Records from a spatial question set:
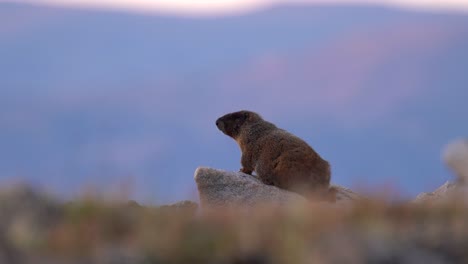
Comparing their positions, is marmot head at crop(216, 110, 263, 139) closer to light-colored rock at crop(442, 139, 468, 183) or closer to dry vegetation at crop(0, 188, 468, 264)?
light-colored rock at crop(442, 139, 468, 183)

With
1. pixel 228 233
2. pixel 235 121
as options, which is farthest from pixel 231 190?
pixel 228 233

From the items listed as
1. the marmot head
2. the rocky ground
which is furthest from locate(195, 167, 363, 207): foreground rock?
the rocky ground

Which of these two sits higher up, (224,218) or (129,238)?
(224,218)

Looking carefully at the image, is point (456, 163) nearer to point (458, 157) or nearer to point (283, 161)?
point (458, 157)

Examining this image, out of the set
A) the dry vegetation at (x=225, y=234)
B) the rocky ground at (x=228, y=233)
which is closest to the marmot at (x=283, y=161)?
the rocky ground at (x=228, y=233)

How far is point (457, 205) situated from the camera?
8.99 metres

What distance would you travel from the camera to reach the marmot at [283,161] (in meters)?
14.7

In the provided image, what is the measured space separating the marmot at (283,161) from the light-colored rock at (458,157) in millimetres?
2784

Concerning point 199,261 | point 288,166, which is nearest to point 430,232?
point 199,261

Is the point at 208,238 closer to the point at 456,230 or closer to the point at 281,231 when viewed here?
the point at 281,231

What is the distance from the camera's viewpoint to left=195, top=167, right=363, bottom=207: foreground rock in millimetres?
14906

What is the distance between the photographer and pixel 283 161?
48.8ft

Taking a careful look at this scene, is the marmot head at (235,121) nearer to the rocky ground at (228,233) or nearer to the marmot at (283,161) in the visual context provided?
the marmot at (283,161)

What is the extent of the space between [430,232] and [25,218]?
3.87m
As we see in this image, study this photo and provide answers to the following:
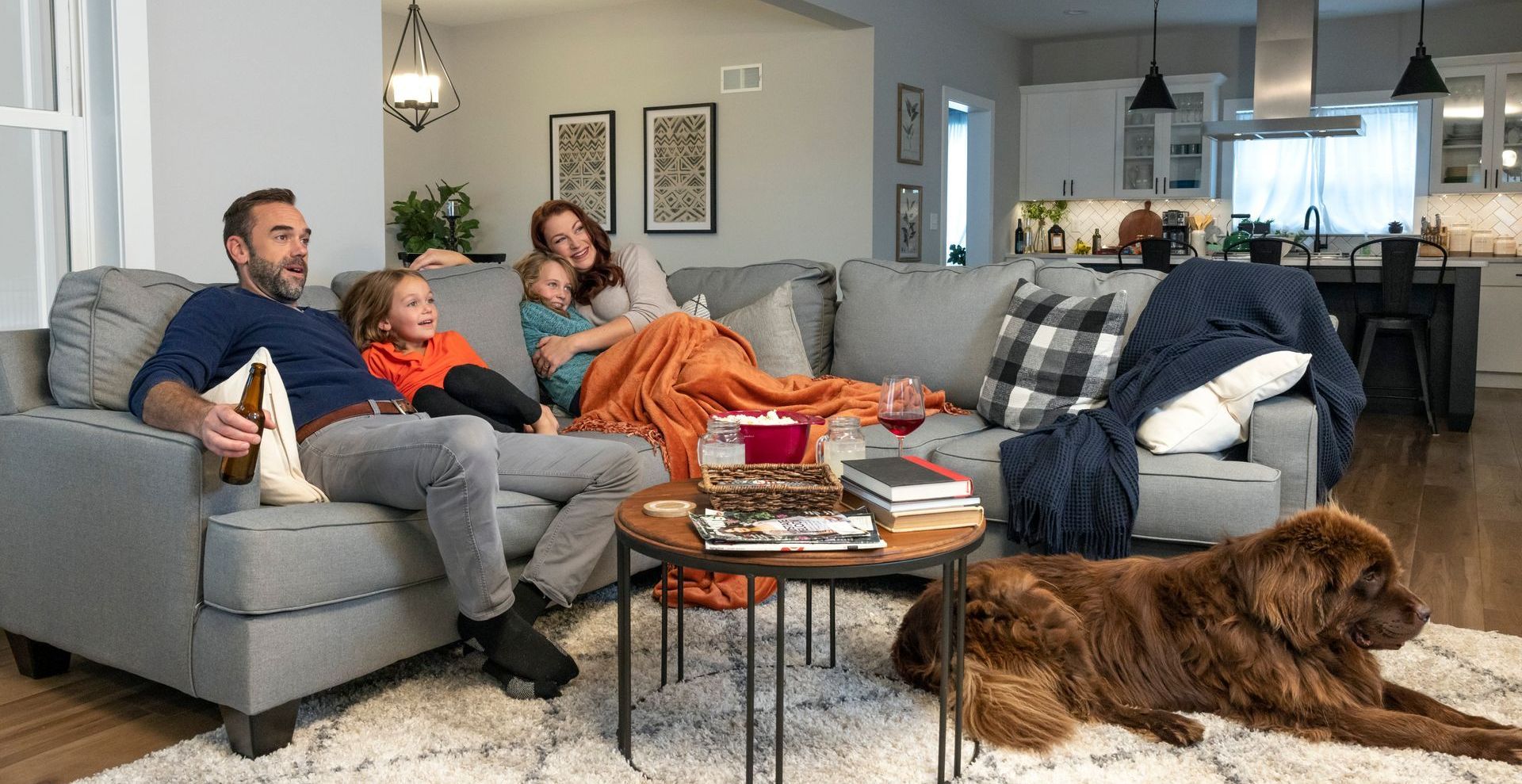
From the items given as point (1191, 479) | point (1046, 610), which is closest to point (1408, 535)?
point (1191, 479)

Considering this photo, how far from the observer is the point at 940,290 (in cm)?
369

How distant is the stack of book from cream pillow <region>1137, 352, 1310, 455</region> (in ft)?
3.51

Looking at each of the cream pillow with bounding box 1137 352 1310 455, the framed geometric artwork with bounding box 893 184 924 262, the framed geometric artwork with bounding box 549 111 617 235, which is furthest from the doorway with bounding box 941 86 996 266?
the cream pillow with bounding box 1137 352 1310 455

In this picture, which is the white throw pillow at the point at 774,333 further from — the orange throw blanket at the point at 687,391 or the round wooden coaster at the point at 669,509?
the round wooden coaster at the point at 669,509

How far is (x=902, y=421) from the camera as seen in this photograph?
220 centimetres

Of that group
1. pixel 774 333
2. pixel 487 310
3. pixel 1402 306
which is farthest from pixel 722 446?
pixel 1402 306

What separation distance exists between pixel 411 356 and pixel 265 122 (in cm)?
106

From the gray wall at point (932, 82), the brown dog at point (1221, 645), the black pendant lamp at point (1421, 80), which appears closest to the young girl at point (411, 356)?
the brown dog at point (1221, 645)

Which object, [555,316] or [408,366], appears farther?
[555,316]

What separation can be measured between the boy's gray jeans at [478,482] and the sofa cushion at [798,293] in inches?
51.4

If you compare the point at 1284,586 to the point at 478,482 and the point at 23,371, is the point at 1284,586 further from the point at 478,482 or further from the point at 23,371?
the point at 23,371

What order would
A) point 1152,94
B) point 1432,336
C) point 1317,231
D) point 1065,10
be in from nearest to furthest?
point 1432,336 < point 1152,94 < point 1065,10 < point 1317,231

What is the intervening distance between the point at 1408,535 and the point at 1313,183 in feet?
18.7

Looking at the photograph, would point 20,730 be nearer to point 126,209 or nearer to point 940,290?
point 126,209
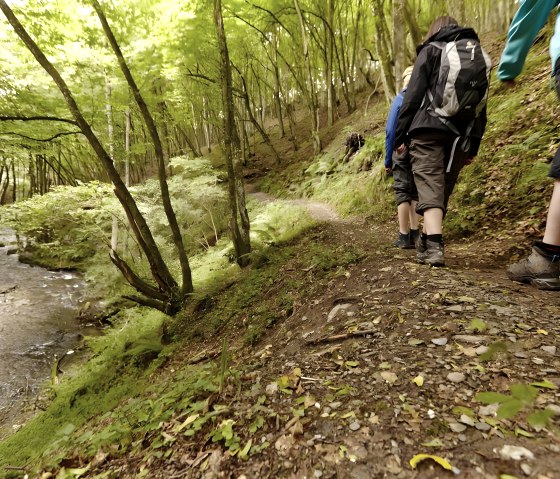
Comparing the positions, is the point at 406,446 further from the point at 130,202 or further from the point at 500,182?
the point at 130,202

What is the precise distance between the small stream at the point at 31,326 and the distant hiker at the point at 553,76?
26.4 feet

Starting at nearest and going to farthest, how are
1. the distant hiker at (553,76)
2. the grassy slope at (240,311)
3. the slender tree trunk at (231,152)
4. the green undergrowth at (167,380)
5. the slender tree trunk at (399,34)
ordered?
the green undergrowth at (167,380) → the distant hiker at (553,76) → the grassy slope at (240,311) → the slender tree trunk at (231,152) → the slender tree trunk at (399,34)

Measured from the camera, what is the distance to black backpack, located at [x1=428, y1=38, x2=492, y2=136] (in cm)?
258

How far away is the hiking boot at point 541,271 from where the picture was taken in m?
2.26

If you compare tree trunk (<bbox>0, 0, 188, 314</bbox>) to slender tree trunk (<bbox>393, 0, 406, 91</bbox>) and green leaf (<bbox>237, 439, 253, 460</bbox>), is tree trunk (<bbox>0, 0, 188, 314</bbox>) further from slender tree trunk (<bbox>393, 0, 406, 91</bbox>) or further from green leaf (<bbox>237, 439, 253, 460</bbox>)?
slender tree trunk (<bbox>393, 0, 406, 91</bbox>)

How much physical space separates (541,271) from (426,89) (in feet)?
5.98

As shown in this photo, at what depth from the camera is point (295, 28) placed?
1711 cm

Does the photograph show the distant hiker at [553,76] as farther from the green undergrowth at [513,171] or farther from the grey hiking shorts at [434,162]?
the green undergrowth at [513,171]

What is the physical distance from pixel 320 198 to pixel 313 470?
Result: 10691 millimetres

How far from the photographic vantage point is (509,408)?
1.17 meters

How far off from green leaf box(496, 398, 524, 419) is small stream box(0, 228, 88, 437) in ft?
24.8

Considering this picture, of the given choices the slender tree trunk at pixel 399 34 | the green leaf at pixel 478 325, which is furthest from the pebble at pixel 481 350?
the slender tree trunk at pixel 399 34

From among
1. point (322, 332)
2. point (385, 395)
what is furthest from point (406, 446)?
point (322, 332)

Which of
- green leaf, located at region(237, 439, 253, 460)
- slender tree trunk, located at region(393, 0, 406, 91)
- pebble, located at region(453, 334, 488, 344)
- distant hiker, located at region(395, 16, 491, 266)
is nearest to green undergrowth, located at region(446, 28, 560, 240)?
distant hiker, located at region(395, 16, 491, 266)
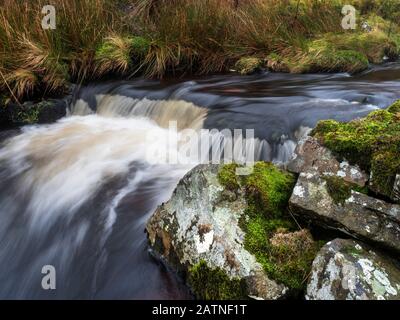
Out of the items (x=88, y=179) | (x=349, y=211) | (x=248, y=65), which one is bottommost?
(x=88, y=179)

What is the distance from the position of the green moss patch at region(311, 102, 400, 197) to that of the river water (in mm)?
1309

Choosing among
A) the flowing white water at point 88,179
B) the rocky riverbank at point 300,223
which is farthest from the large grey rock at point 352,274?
the flowing white water at point 88,179

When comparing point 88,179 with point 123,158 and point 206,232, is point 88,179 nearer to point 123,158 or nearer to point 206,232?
point 123,158

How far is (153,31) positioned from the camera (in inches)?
322

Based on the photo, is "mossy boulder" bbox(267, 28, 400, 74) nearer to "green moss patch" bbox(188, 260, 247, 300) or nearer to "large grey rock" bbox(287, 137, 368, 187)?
"large grey rock" bbox(287, 137, 368, 187)

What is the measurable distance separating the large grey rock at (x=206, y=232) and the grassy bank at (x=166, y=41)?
4535 mm

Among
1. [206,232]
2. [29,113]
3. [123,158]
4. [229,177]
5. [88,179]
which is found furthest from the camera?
[29,113]

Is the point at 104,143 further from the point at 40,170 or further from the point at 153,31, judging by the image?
the point at 153,31

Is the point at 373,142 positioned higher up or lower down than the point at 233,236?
higher up

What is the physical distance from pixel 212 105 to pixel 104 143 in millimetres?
1516

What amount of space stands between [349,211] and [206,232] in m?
0.92

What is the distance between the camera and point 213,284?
102 inches

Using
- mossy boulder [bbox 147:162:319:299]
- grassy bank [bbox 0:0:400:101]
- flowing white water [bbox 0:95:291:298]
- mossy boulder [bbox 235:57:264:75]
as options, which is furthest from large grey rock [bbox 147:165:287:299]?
mossy boulder [bbox 235:57:264:75]

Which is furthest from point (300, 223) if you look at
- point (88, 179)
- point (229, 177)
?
point (88, 179)
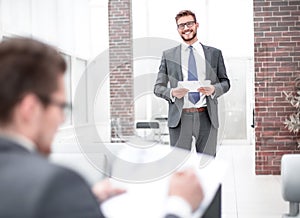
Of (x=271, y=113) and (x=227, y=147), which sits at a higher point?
(x=271, y=113)

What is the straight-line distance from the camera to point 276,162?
6082mm

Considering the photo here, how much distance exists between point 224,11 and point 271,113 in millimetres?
4403

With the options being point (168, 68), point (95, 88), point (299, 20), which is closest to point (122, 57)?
point (95, 88)

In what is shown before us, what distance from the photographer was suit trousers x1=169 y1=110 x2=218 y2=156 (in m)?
3.29

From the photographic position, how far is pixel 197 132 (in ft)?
10.9

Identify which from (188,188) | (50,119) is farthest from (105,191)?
(50,119)

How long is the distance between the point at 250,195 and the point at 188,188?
3.98 metres

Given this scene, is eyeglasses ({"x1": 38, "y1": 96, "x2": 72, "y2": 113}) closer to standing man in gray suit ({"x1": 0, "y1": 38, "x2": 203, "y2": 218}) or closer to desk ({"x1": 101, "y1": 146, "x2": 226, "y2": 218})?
standing man in gray suit ({"x1": 0, "y1": 38, "x2": 203, "y2": 218})

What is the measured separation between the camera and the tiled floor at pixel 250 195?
162 inches

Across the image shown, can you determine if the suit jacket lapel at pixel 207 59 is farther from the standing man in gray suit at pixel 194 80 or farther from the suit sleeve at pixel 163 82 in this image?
the suit sleeve at pixel 163 82

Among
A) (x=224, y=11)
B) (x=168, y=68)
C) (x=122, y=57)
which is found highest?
(x=224, y=11)

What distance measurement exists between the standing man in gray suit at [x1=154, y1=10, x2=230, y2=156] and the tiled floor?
13.0 inches

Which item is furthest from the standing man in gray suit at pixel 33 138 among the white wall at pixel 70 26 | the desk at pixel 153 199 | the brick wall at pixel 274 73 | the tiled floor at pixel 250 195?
the white wall at pixel 70 26

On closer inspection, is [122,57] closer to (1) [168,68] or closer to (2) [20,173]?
(1) [168,68]
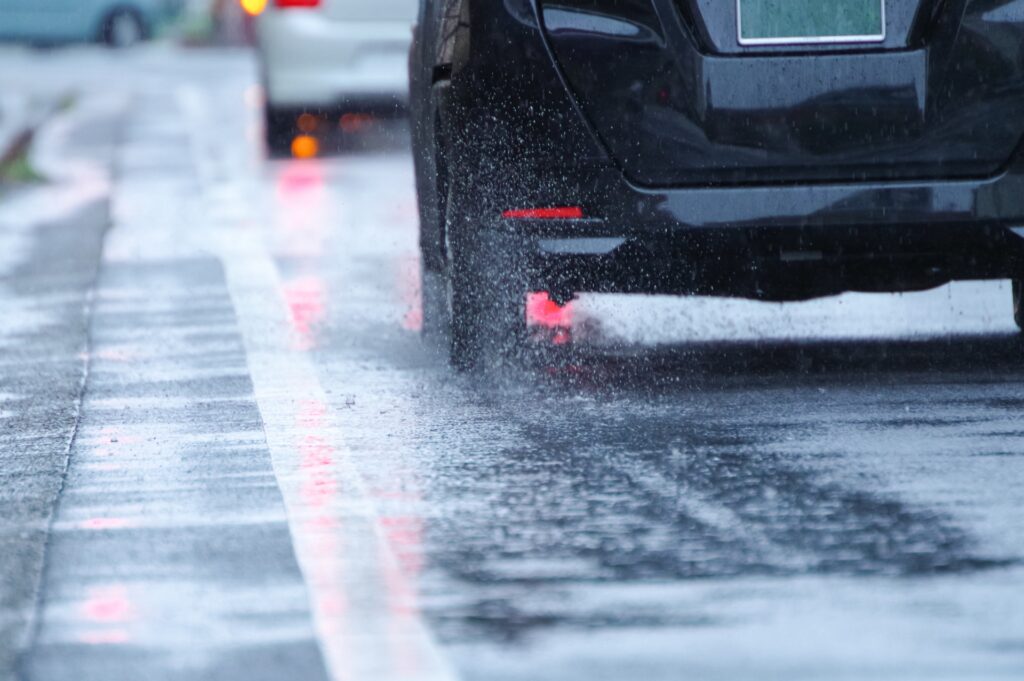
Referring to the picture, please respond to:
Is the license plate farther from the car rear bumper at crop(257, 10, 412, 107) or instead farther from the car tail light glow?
the car tail light glow

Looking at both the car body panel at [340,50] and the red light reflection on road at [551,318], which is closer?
the red light reflection on road at [551,318]

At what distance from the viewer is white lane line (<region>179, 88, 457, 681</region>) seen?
12.5 feet

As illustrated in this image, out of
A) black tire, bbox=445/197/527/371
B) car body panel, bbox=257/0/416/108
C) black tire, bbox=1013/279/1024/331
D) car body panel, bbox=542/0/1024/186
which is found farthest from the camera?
car body panel, bbox=257/0/416/108

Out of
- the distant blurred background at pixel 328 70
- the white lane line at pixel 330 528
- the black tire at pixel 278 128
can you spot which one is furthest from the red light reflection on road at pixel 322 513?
the black tire at pixel 278 128

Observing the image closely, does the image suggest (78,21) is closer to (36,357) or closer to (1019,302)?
(36,357)

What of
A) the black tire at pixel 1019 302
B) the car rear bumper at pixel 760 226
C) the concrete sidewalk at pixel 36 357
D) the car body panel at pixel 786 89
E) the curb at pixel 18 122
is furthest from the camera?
the curb at pixel 18 122

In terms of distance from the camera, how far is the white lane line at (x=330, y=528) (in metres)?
3.80

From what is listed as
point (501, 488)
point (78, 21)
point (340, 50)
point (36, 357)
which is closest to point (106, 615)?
point (501, 488)

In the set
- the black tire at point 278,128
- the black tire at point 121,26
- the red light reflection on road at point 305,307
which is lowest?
the black tire at point 121,26

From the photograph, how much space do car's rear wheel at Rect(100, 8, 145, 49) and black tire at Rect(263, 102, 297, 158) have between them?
2291cm

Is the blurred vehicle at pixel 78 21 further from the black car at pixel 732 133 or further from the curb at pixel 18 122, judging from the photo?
the black car at pixel 732 133

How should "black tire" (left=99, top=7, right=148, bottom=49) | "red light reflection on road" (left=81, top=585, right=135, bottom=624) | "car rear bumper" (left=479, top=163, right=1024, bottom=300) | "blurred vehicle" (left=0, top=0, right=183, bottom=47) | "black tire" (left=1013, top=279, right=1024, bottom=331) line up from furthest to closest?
1. "black tire" (left=99, top=7, right=148, bottom=49)
2. "blurred vehicle" (left=0, top=0, right=183, bottom=47)
3. "black tire" (left=1013, top=279, right=1024, bottom=331)
4. "car rear bumper" (left=479, top=163, right=1024, bottom=300)
5. "red light reflection on road" (left=81, top=585, right=135, bottom=624)

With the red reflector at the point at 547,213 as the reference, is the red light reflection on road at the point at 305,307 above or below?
below

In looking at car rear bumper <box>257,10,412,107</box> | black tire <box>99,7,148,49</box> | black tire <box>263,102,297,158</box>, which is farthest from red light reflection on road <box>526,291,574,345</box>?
black tire <box>99,7,148,49</box>
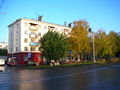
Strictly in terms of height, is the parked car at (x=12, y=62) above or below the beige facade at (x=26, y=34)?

Written task ▸
Copy, without the pictures, exactly the lines from the line with "With the red" through the end of the material above, both ends included.

Solved problem ▸
With the red reflector at the point at 547,213 as the reference, is the red light reflection on road at the point at 305,307 above or below?
below

In looking at car rear bumper <box>257,10,412,107</box> | black tire <box>99,7,148,49</box> | black tire <box>263,102,297,158</box>, which is farthest from red light reflection on road <box>526,291,574,345</box>?
black tire <box>99,7,148,49</box>
Strictly in terms of height, is the parked car at (x=12, y=62) above or below the beige facade at (x=26, y=34)?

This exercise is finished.